When we were making our Rick Steves' European Christmas special, we knew that filming an intimate family Christmas feast would not necessarily come out natural and fun-loving on TV, so we filmed two and picked the best. The Bavarian family the German Tourist Board lined up for us tried hard. But the evening just felt stiff. We spent long hours feasting and filming with them, but ended up with nothing usable.
Thankfully, just over the border, the traditional Austrian family we filmed the next night exceeded all hopes. They took me dashing through the snow in a two-horse open sleigh. By the way, as you watch this clip, imagine the stress of knowing that in 15 minutes, the light will be gone and the delightful sleigh bit will become unusable. We scrambled to reach their home late after a long day of filming and had to really keep things moving along -- cutting the friendly welcomes (without being rude to the kind and eager people who have no idea how critical the fading light is), and getting the horses all in gear and clip-clopping merrily past the cameraman.

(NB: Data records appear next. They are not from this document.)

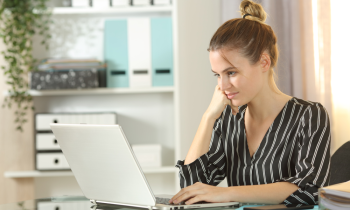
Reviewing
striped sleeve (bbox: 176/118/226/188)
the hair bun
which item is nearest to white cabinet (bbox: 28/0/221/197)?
striped sleeve (bbox: 176/118/226/188)

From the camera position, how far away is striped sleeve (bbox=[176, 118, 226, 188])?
1.20 m

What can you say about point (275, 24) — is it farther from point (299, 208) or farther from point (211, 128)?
point (299, 208)

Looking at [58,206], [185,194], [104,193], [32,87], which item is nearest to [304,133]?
[185,194]

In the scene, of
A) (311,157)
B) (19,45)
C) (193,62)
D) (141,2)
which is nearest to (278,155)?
(311,157)

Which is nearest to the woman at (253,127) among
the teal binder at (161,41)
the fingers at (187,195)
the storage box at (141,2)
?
the fingers at (187,195)

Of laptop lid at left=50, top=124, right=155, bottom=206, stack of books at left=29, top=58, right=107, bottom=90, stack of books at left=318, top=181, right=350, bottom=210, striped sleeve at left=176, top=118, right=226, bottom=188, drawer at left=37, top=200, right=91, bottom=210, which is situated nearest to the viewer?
stack of books at left=318, top=181, right=350, bottom=210

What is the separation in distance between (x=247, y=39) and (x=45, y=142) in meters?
1.39

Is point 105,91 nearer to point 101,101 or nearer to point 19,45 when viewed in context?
point 101,101

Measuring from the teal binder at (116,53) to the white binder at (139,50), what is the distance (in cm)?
3

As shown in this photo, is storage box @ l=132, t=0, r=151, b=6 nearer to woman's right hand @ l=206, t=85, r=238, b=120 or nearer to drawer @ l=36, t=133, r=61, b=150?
drawer @ l=36, t=133, r=61, b=150

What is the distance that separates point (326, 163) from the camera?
105 centimetres

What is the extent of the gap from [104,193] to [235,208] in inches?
12.6

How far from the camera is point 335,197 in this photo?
71 centimetres

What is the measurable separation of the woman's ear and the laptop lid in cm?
57
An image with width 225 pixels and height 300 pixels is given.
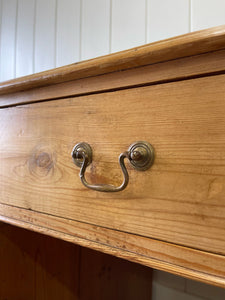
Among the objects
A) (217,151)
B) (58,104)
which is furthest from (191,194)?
(58,104)

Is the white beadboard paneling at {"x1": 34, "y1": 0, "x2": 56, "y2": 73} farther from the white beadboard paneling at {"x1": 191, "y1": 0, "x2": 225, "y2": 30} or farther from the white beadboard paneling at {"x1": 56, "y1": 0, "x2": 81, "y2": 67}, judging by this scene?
the white beadboard paneling at {"x1": 191, "y1": 0, "x2": 225, "y2": 30}

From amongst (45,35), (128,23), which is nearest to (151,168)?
(128,23)

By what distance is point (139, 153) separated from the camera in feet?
1.10

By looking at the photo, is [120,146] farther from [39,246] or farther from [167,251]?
[39,246]

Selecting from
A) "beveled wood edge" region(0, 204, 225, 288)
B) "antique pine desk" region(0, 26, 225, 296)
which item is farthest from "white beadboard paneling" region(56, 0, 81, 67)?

Then, at the door of their gingerbread-cute yet massive home, the entire family greeted us with a Christmas yodel. Inside their time-warp home, a classic grandma was making cookies with children you just had to pinch, an old Habsburg grandpa played the zither, Mom lit the advent wreath while teaching her child the significance of each candle, and Dad blessed the house from the attic to the barn with incense as his daughter sprinkled holy water with a sprig of spruce. (Part of my goal with this program was to explain the meaning behind some of our rituals -- like the Advent wreath -- in a traditional European context.) The parents secretly decorated the tree, placed the gifts, and lit the real candles. They rang the bell, and the kids tumbled into the room, filled with wonder. When our cameraman smiles as he films, I know we're getting good footage.

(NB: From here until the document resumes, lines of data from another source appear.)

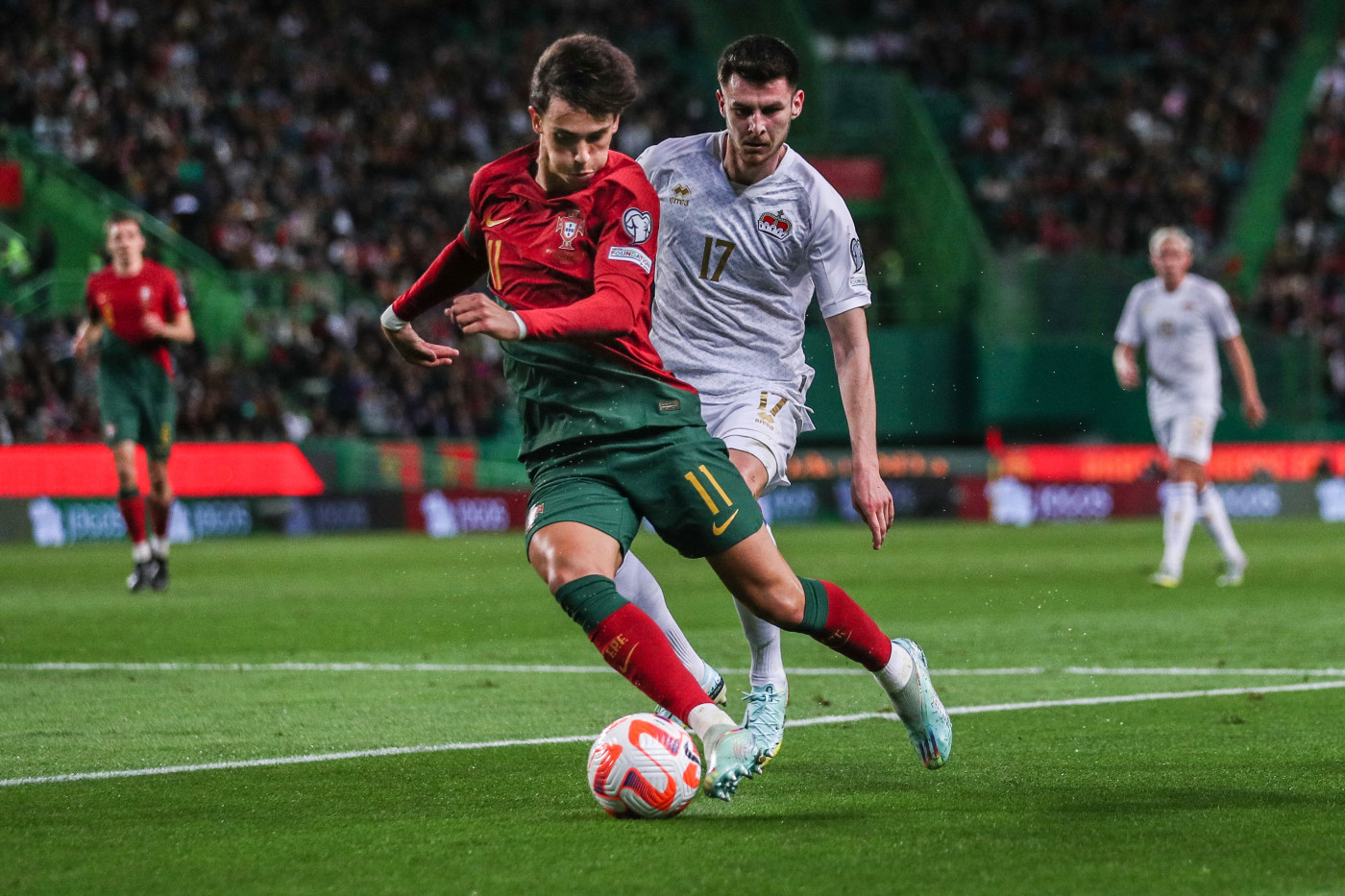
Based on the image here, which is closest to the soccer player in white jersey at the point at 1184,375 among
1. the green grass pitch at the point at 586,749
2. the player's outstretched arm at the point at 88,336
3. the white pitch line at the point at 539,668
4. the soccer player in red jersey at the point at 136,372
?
the green grass pitch at the point at 586,749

Austria had its musical ups and downs. I was excited to experience the ritual reenactment of the first performance of "Silent Night" in Oberndorf, the village where it originated. We scrambled to get out there on Christmas Eve and set up at the several spots where events were taking place. But it was basically a muddy, touristy mess, with underwhelming music and not a hint of the magic we had naively hoped for. I managed to persuade the musicians to perform a private little concert for us in the church, so we at least filmed "Silent Night" as it was first performed (two guitars and two singers). My Christmas Eve dinner was the last two bratwursts on the griddle with a stale roll, snapped up just as they were closing down the tent.

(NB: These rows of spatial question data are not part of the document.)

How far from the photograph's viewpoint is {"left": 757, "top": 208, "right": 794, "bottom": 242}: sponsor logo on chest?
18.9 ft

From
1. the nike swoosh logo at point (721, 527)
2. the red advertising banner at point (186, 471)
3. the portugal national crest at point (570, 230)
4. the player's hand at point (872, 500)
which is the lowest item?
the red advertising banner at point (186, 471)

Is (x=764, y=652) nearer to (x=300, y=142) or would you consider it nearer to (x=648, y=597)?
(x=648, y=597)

Racing back into Salzburg to salvage something of Christmas Eve, we hiked to the abbey where Maria of The Sound of Music caused her fellow sisters to sing, "How do you solve a problem like Maria?" The sisters had agreed to let our crew be present at their holy Mass, but I guess they didn't understand we wanted to actually use the big camera we lugged up the hill. When we got there, they said no camera -- just a microphone. Our sound man carefully set up the microphone stand to the side of the altar facing the choir of nuns (as I sat in the back, happily humming "Climb Every Mountain"). Suddenly, the old but very spry Mother Superior dashed across the altar in the direction of the out-of-sight nuns' choir. Seconds later, our sound man was evicted -- dragging all his gear, along with his tail between his legs, out of that restricted holy zone. He had to set up the mic farther back in the nave, making the recording unusable.
Thankfully, the next day -- Christmas morning -- we were given a royal perch from which to shoot in the Salzburg cathedral as a huge orchestra and choir filled the place with a glorious Diabelli Mass.